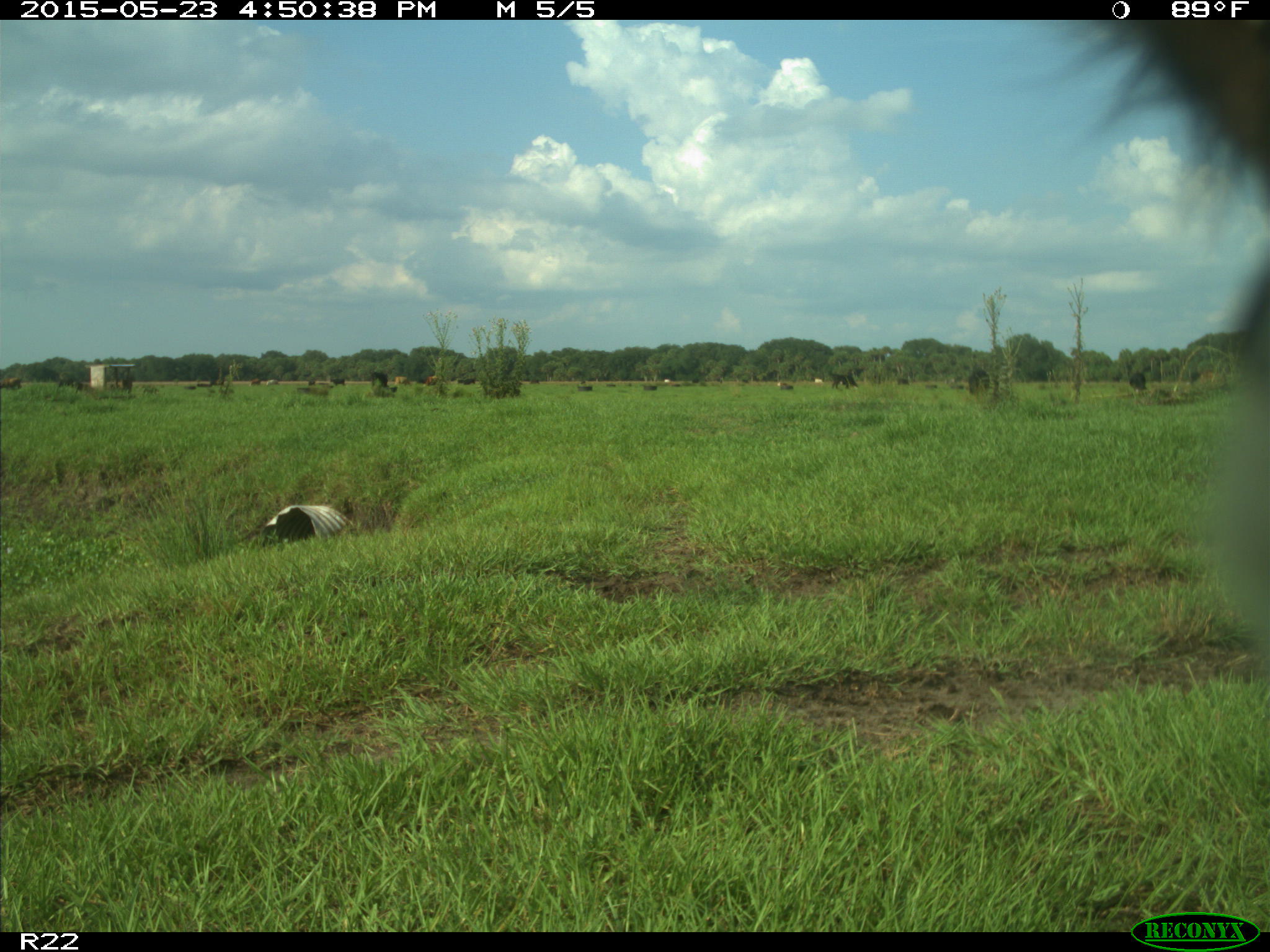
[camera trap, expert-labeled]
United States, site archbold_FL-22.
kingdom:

TASK DESCRIPTION
The listing is to be repeated word for word, with all pictures omitted.

SOLVED EXERCISE
[camera trap, expert-labeled]
United States, site archbold_FL-22.
kingdom:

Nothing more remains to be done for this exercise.